I used to dread it when I got this question.  I hated it because it had no simple answer. I hated it ever more because I knew it took such courage for them to ask it.  Since then I've learned a few ways to answer it that seem to feel comfortable for the kiddos.  It depends on the age of the child, the temperment of the child, the situation from which they came, etc. etc.   If you are doing foster care, you are probably better than most at "sensing" where kids are emotionally, whether you realize it or not. I've found some helpful books that I will recommend in other posts one of these days. But the real comfort I found was in a workshop by A. Pat Miller several years ago. Since then I no longer dread the question. Her strategy not only helps ME answer the child's question, but I can offer a variation to young children to answer when young friends ask them why they don't live with their mom. 

My favorite answer to the child:    [courtesy of Pat Miller's workshops]
"Everybody is good at some things and not so good at some things."  [Here I use examples they are already aware of like a sister that's good at riding a bike, not at bowling; a friend who is good at soccer, but not science; a brother that is brave about shots, but afraid of spiders, etc.]Then I explain that the same is true about grownups.  I give examples of people they know and things they are good and not good at.  Then I connect it to parenting. " I'm not so good at xxxxx. But, I am really good at keeping kids safe and loved" [For older kids I add "and helping them grow up and learn to be good people."]  Your mother was really good at making beautiful, wonderful babies... like you. [I often mention the child's hair, or eyes, or smile etc.] But, she isn't as good at keeping children safe.  She has a hard time doing that.  And all kids need to be safe and loved. So, you are living with me, all beautiful like your mother made you, but staying with me so you can always feel safe and loved. "

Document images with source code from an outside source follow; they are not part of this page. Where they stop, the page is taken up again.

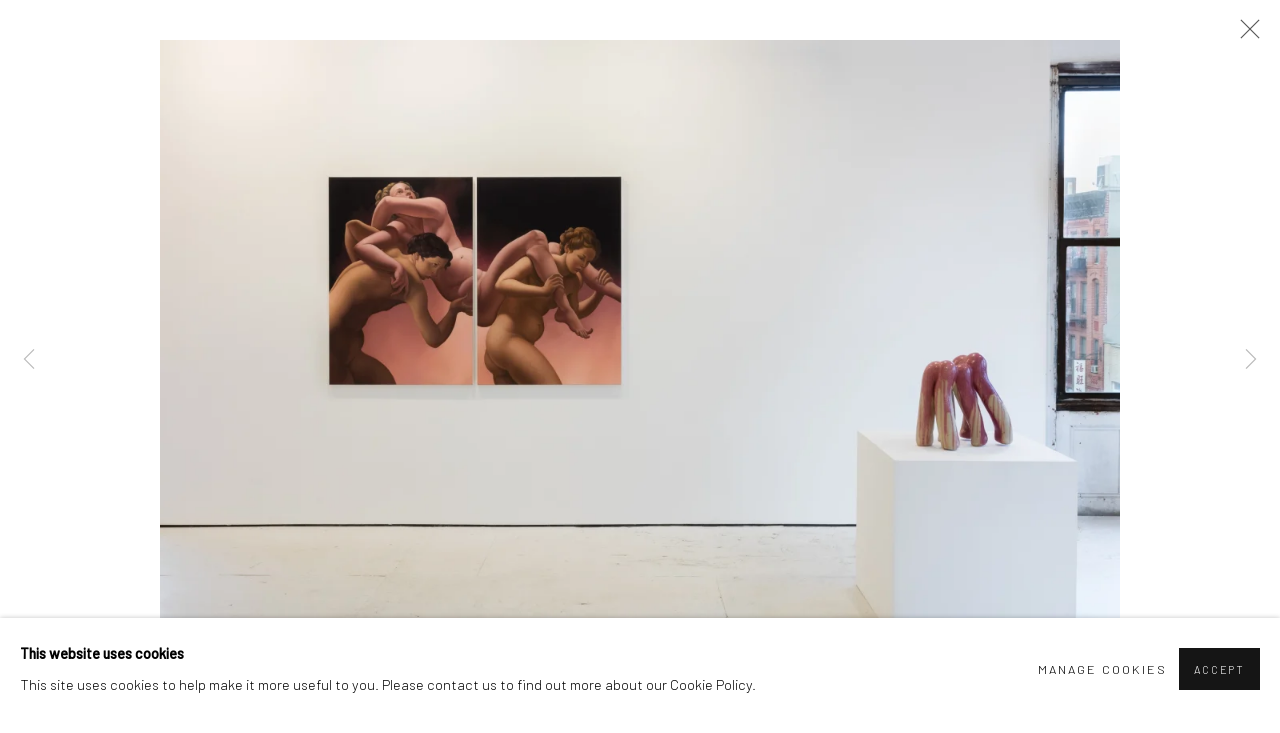

--- FILE ---
content_type: text/css; charset=utf-8
request_url: https://nathaliekarg.com/core/dynamic_base.css?c=27042050002205&g=165ed8099e4ff92ef7cc4debbe36d5a5
body_size: 100
content:



    
	/* Gallery core base.css */

	@import url(/lib/g/2.0/styles/base.css?c=27042050002205&g=165ed8099e4ff92ef7cc4debbe36d5a5);


	/* Theme base.css (gallery template websites) */

	@import url(/lib/g/themes/aperture/2.0/styles/base.css?c=27042050002205&g=165ed8099e4ff92ef7cc4debbe36d5a5);


/* Local site base.css */

    @import url(/styles/base.css?c=27042050002205&g=165ed8099e4ff92ef7cc4debbe36d5a5);

    @import url(/core/user_custom.css?c=27042050002205&g=165ed8099e4ff92ef7cc4debbe36d5a5);


--- FILE ---
content_type: text/css; charset=utf-8
request_url: https://nathaliekarg.com/core/dynamic_main.css?c=27042050002205&g=165ed8099e4ff92ef7cc4debbe36d5a5
body_size: 108
content:



	/* Core layout styles */
	@import url(/lib/g/2.0/styles/layout.css?c=27042050002205&g=165ed8099e4ff92ef7cc4debbe36d5a5);
	
	

		/* Theme main.css (gallery template websites) */
		@import url(/lib/g/themes/aperture/2.0/styles/layout.css?c=27042050002205&g=165ed8099e4ff92ef7cc4debbe36d5a5);
	
	/* Theme preset */
		
	
	

/* Website main.css */
	@import url(/styles/main.css?c=27042050002205&g=165ed8099e4ff92ef7cc4debbe36d5a5);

If reunification is a possibility, I continue with something about "while your mother is trying to learn how to be better at keeping children safe and helping them grow up."  

If neglect and abuse were not from the mother I can also say that she was good at loving them, but not as good at keeping them safe, or not as good at helping them grow, etc. 

If visitation and contact will continue I can add something about that also.  One of the reasons I like this approach is because it doesn't villify the parent that the child still misses and is drawn to.  It is a simple statement of fact.  It doesn't put me in place of the parent either. It opens the door for later discussions about being able to love the parent and still having room in their heart for someone else.  Kids who suffer from FAS or other repercussions from seriously poor prenatal choices may require some extra thought and care in answering if they are aware of those issues. 

My favorite answer a child can give:    [courtesy of Pat Miller's workshops]
All young children understand people going to school to learn things.  They go to school themselves and they see lots of young people and adults who take classes and attend school. 
When friends ask why they don't live with their mom, but with me I teach them several possible answers.

1- XXX really likes taking care of kids , so she is taking care of me while my mom can't.   [Sometimes that is enough of an answer and the friend's curiosity is satisfied.] If they ask why the mom can't.....they can go to #2 or #3

2- It's private and I don't want to talk about it.  [A great chance to teach children that privacy is ok, that you don't have to answer a question just because it is asked.]

3- I'm staying with XXX while my mom and dad are studying about being parents.  [If they understand the "all people are better at some things than other things" this doesn't seem strange and kids can usually explain it easily.]

All of these help a child out of a socially awkward situation, one where they might normally make up a lie to avoid a question they can't answer.  Children need to be taught how to handle social situations without lying. 

1 comment:

  1. I only read one entry and already I know we are simpatico. That we have one favorite movie and it's the same obscure one is wild enough. I also sing in my church choir. I'm so glad you found me! I'm going to follow your blog. I can tell that your stories and your writings are going to enrich my day. Thank you.